# [Texto citado]
A letra fria da lei está aí. Na prática, tenta-se encontrar o criminoso na torcida, pune-se o clube com a perda de alguns mandos de campo e uma multa (quase que pra inglês ver).

Há, ainda, as pouquíssimas vezes em que o clube é punido com o débito de alguns pontos na competição, mas isso, quase sempre, é só em primeira instância.

No pleno, normalmente, a pena é modificada. Voltam-se os pontos, somam-se alguns reais a mais na multa e segue o baile, ou no caso, o jogo.

Fato é que o diferente disso entra no campo das raríssimas exceções.

É o ciclo da impunidade. O crime acontece, de início a repercussão é grande, a repressão pequena, o caso perde a atratividade para as manchetes, cai no esquecimento e volta a acontecer.

E você deve estar se perguntando. “tá, mas e daí? O que fazer de diferente? A lei não é essa? O artigo não está aí? Não há de se fazer tudo dentro da normatividade legal?”

A resposta é sim. Obviamente que sim. Entretanto é possível alterar o ciclo. Eu diria mais. É possível e fundamental, implodir tal ciclo.

Uma opção e a que vem mais rapidamente à cabeça das pessoas é mudar as leis. Deixar o Código mais rigoroso. Dar menos chance ao criminoso.

Claro que isso é uma alternativa que precisa ser levada em consideração, no entanto, levaria tempo e o desafio aqui é fazer acontecer desde já.

# [O que produzir]
Com base no texto sobre a punição de clubes, responda a cada pergunta em uma frase.
(a) O que normalmente acontece com a pena quando o caso chega ao pleno?
(b) Qual é a opção que vem mais rapidamente à cabeça das pessoas para alterar o ciclo?
(c) Qual desvantagem o texto aponta nessa opção?

# [Dados fornecidos]
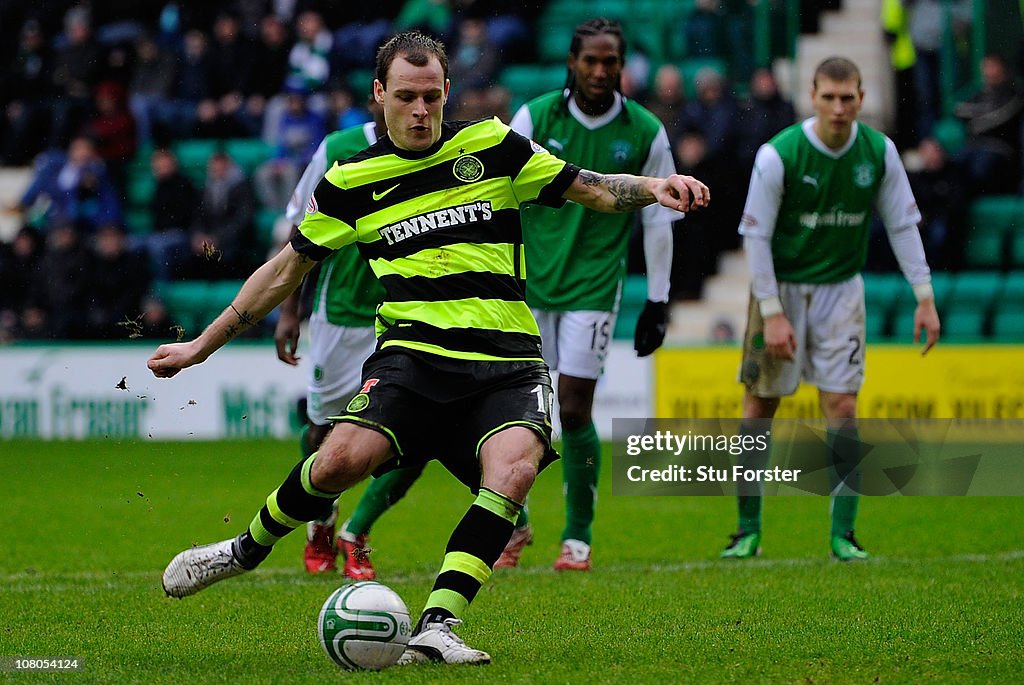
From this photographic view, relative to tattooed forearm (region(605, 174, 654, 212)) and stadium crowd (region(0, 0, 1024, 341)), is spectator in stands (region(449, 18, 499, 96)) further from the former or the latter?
tattooed forearm (region(605, 174, 654, 212))

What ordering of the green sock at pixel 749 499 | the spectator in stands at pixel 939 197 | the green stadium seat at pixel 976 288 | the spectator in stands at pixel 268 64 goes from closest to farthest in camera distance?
the green sock at pixel 749 499
the spectator in stands at pixel 939 197
the green stadium seat at pixel 976 288
the spectator in stands at pixel 268 64

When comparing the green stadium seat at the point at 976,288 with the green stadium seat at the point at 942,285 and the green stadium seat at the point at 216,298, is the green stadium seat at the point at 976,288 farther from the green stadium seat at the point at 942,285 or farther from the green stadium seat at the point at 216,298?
the green stadium seat at the point at 216,298

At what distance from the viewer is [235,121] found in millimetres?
17281

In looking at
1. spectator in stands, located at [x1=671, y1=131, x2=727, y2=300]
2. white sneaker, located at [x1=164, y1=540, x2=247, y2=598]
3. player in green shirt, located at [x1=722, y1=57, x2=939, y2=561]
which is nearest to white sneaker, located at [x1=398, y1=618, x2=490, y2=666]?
white sneaker, located at [x1=164, y1=540, x2=247, y2=598]

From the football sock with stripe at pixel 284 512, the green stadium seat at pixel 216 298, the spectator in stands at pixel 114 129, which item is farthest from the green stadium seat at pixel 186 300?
the football sock with stripe at pixel 284 512

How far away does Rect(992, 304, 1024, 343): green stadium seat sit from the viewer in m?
14.3

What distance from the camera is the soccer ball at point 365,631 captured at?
14.9ft

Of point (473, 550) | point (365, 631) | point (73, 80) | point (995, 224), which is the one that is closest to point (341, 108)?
point (73, 80)

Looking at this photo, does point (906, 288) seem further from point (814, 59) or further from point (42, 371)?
point (42, 371)

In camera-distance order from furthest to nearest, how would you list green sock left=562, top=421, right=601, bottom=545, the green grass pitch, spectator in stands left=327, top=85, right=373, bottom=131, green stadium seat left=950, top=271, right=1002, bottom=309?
spectator in stands left=327, top=85, right=373, bottom=131 < green stadium seat left=950, top=271, right=1002, bottom=309 < green sock left=562, top=421, right=601, bottom=545 < the green grass pitch

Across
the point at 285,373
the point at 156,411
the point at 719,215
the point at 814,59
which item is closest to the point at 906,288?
the point at 719,215

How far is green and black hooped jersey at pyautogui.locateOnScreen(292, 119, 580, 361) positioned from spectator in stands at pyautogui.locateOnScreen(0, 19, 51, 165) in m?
14.0

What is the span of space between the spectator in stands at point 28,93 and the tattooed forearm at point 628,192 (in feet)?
46.9

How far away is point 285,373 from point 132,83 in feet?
17.6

# [Resultado do exercício]
(a) No pleno, normalmente, a pena é modificada: os pontos voltam e somam-se alguns reais a mais na multa.
(b) A opção é mudar as leis, deixando o Código mais rigoroso e dando menos chance ao criminoso.
(c) Essa opção levaria tempo, e o desafio é fazer acontecer desde já.